Cloud services for your virtual infrastructure, Part 2: Platform as a Service (PaaS) and AppScale

This series explores the major types of cloud services and related software you can use to build Web-scale systems. In this article, learn about AppScale and Platform-as-a-Service (PaaS) cloud computing. Explore the features and architecture of this virtual infrastructure. It's a great way to test your Google App Engine applications on your local resources or virtualized cloud infrastructures, such as Amazon EC2 or Eucalyptus.

Prabhakar Chaganti, CTO, Ylastic, LLC

Prabhakar Chaganti is the CTO of Ylastic, a start-up that is building a single unified interface to architect, manage, and monitor a user's entire AWS Cloud computing environment: EC2, S3, RDS, AutoScaling, ELB, Cloudwatch, SQS, and SimpleDB. He is the author of Xen Virtualization and GWT Java AJAX Programming, and is also the winner of the community choice award for the most innovative virtual appliance in the VMware Global Virtual Appliance Challenge. He is currently working on a book about Amazon SimpleDB, and can be found on Twitter as @pchaganti.



26 January 2010

Also available in Portuguese

Introduction

In this "Cloud services for your virtual infrastructure" series, learn about the three major types of cloud services: Software as a Service (SaaS), Platform as a Service (PaaS), and Infrastructure as a Service (IaaS).

Part 1 explores how IaaS provides a set of building blocks, or services, such as virtual servers, data storage, and databases. Using these services, you can create a platform to deploy and run your applications. Also learn about Eucalyptus, an open source software infrastructure for implementing cloud computing with clusters or workstation farms.

In this article, learn about PaaS platforms. Get an introduction to Google App Engine and to AppScale architecture. Explore how to use AppScale to run Google App Engine applications using your own clusters or on virtualized infrastructures, such as Amazon EC2 and Eucalyptus.


Platform as a Service (PaaS)

PaaS is a type of cloud service that provides software and product development tools hosted by the provider on the hardware infrastructure. The term PaaS is commonly used for cloud-based platforms you can leverage to build and run custom applications. PaaS applications provide everything you need to build and deploy Web applications and services accessible from anywhere on the Internet. Your end users do not have to download, install, or maintain the system.

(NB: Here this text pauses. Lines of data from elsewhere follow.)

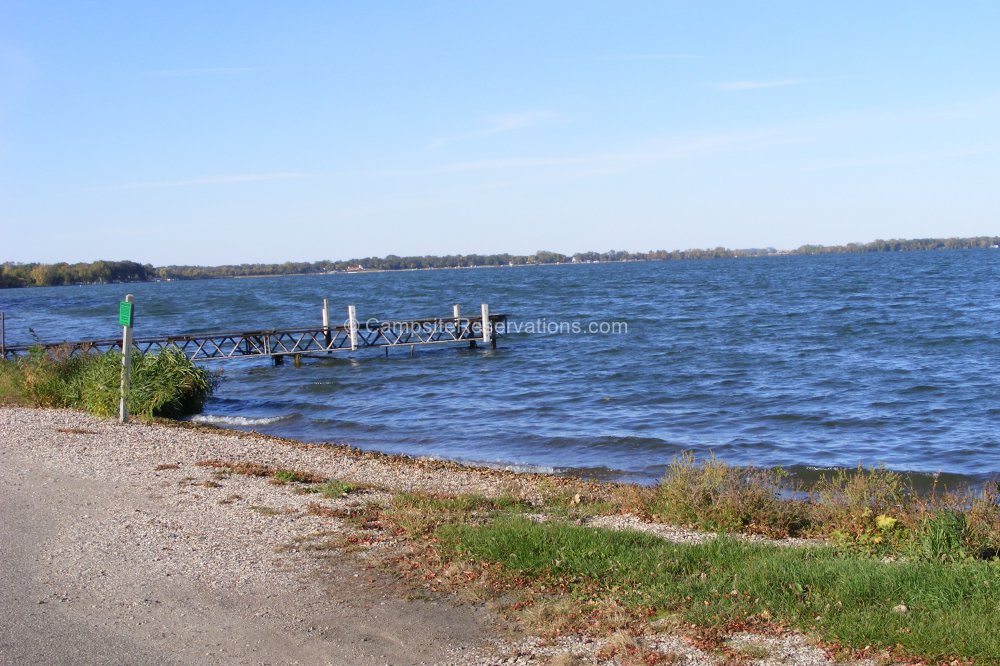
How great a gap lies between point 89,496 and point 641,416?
1235 cm

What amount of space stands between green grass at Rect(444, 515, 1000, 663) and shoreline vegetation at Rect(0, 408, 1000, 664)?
16 millimetres

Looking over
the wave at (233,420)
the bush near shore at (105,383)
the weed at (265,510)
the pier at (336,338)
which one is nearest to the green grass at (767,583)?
the weed at (265,510)

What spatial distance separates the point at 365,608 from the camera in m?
6.63

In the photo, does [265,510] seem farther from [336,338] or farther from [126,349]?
[336,338]

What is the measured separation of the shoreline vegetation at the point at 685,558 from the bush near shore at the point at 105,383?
6.39m

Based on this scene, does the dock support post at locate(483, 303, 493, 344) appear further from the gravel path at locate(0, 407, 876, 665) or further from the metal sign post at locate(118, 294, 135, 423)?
the gravel path at locate(0, 407, 876, 665)

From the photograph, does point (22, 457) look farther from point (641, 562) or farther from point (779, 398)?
point (779, 398)

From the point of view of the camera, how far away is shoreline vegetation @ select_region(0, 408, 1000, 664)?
19.1 feet

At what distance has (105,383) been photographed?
17.0 metres

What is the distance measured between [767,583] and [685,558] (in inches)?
33.8

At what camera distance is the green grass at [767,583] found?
573 cm

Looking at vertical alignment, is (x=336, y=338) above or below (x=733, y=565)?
above

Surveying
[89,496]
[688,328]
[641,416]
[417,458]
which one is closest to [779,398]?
[641,416]

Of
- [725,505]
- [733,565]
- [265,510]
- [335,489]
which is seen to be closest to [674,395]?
[335,489]
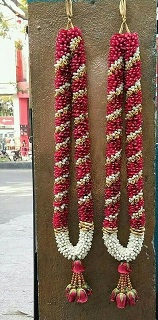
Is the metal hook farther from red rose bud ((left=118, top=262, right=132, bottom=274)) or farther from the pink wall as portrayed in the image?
the pink wall

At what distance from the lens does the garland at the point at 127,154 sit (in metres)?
1.35

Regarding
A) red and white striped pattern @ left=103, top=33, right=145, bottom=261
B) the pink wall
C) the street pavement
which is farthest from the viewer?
the pink wall

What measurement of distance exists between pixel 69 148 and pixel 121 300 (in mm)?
469

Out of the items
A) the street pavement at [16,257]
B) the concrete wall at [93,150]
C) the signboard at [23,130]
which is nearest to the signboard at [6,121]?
the signboard at [23,130]

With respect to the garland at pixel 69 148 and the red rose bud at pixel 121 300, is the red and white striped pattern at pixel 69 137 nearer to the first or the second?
the garland at pixel 69 148

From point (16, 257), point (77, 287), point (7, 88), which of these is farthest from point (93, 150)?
point (7, 88)

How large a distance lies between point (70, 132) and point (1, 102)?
16.1m

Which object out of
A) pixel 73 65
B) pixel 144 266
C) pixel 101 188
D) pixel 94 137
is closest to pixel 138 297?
pixel 144 266

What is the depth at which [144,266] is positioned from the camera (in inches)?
58.3

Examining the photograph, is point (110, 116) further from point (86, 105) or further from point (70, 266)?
point (70, 266)

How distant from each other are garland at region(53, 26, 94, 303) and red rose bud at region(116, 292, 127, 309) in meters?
0.09

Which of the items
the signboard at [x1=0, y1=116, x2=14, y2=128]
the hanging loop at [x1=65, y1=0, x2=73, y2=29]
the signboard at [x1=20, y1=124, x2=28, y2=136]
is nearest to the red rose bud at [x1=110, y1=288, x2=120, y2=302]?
the hanging loop at [x1=65, y1=0, x2=73, y2=29]

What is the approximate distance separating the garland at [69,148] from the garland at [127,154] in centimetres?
6

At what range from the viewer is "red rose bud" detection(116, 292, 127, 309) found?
1.37m
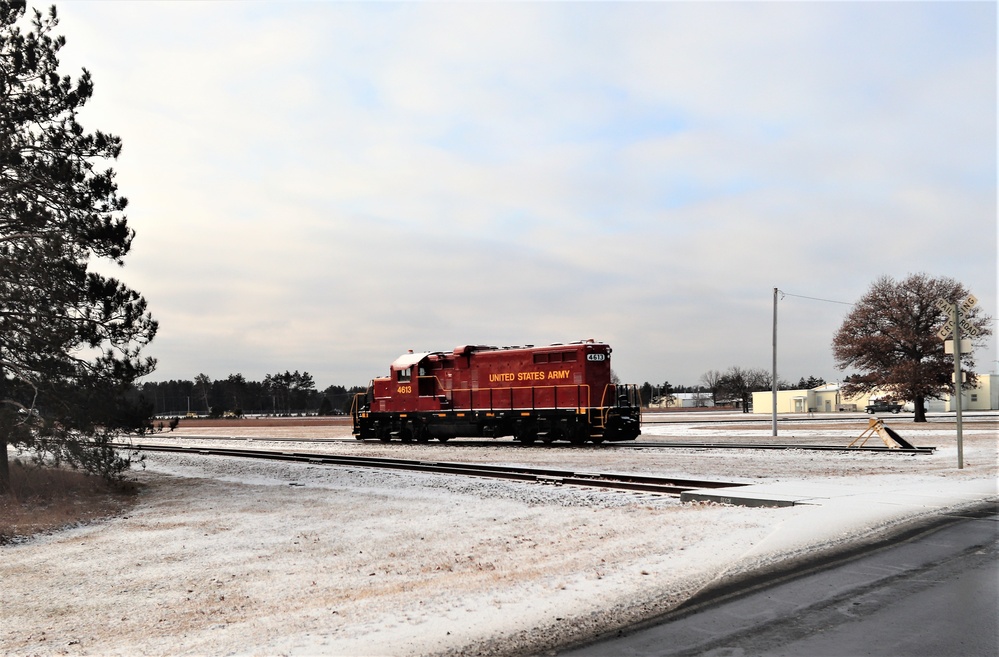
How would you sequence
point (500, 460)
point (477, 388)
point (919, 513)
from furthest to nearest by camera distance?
point (477, 388), point (500, 460), point (919, 513)

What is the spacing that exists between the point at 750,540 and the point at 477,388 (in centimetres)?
2610

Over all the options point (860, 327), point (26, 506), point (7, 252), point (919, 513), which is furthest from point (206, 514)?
point (860, 327)

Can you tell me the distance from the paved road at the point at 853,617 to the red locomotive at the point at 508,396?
2358 cm

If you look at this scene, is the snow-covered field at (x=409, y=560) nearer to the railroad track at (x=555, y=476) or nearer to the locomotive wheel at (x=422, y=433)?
the railroad track at (x=555, y=476)

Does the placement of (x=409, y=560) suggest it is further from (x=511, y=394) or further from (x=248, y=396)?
(x=248, y=396)

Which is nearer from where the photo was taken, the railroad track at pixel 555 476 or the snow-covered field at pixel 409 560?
the snow-covered field at pixel 409 560

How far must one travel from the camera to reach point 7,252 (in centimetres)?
1673

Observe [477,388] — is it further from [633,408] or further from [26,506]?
[26,506]

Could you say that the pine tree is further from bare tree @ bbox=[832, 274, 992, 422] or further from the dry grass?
bare tree @ bbox=[832, 274, 992, 422]

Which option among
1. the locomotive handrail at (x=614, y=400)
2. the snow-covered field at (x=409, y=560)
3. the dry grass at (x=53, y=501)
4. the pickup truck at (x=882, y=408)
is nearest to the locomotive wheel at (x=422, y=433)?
the locomotive handrail at (x=614, y=400)

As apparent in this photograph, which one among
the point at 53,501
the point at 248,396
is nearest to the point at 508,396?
the point at 53,501

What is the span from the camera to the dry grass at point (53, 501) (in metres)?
13.6

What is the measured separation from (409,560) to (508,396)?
25.0 m

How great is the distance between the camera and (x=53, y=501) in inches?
664
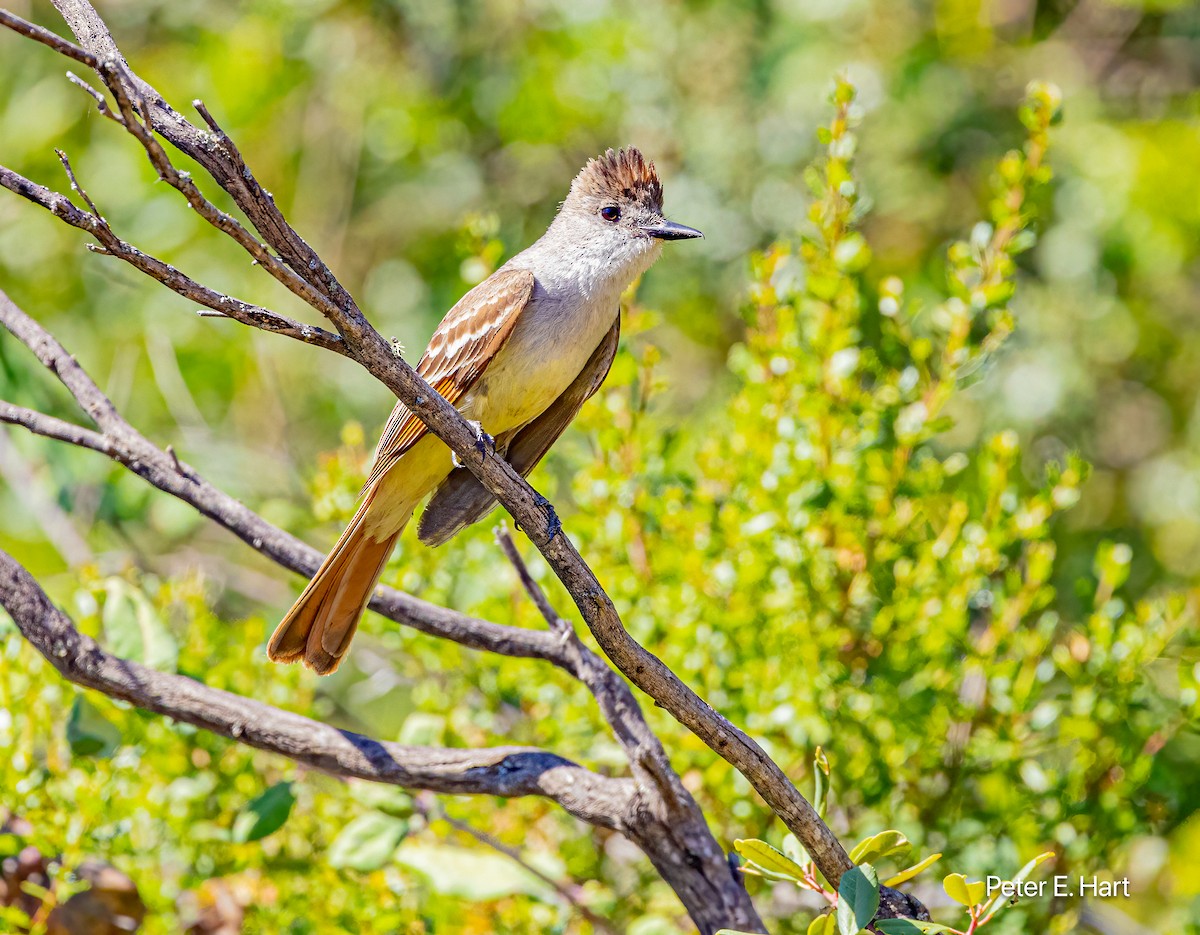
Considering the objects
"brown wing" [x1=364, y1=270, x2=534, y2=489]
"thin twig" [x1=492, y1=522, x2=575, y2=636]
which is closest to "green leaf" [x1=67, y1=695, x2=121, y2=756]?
"brown wing" [x1=364, y1=270, x2=534, y2=489]

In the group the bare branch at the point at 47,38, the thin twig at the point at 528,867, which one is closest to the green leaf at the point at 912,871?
the thin twig at the point at 528,867

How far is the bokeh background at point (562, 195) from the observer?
4.86 m

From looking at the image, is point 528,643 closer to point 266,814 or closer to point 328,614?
point 328,614

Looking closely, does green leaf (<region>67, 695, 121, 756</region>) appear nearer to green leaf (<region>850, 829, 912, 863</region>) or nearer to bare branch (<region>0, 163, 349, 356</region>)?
bare branch (<region>0, 163, 349, 356</region>)

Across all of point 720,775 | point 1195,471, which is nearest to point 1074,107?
point 1195,471

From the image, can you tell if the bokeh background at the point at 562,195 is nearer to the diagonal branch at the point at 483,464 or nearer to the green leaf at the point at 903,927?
the diagonal branch at the point at 483,464

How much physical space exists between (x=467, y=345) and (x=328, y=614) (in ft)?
2.41

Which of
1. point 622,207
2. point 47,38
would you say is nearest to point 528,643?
point 622,207

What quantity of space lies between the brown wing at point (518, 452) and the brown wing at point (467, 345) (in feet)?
0.62

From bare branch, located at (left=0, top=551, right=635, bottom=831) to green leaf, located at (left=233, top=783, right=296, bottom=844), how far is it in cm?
18

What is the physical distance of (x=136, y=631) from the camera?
3.01 meters

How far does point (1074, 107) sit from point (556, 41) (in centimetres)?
214

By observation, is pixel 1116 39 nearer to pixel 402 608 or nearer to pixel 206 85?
pixel 206 85

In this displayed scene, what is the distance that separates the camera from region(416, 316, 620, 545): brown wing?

PaaS offerings provide a set of basic services, including virtual servers, storage, and databases. You can use these services to build an application on top of the PaaS platform with the tools, or APIs, provided by the PaaS platform. Following are some of the most popular PaaS platforms.

Google App Engine
Lets you run your Web applications on Google's infrastructure. You can use Python or Java™ technology to create your Web applications.
Microsoft® Windows® Azure
A Windows-based environment to create cloud applications and services. You can use Microsoft Visual Studio® for the development and deployment of applications on the Azure platform. Azure was available in Community Technology Preview (CTP) for free evaluation through January 2010.
Force.com
Is a recent initiative from Salesforce.com. It provides a development platform for quickly building scalable applications. An Eclipse-based IDE can be used to build, version, and deploy Force.com components and applications on the platform.
Morph
Provides a complete environment called the Morph Application Platform (MAP) for hosting multiple Web applications over their cloud computing infrastructures.
Bungee Connect
A complete application development and deployment platform for building Web applications for the cloud.

See Resources for links to these platforms.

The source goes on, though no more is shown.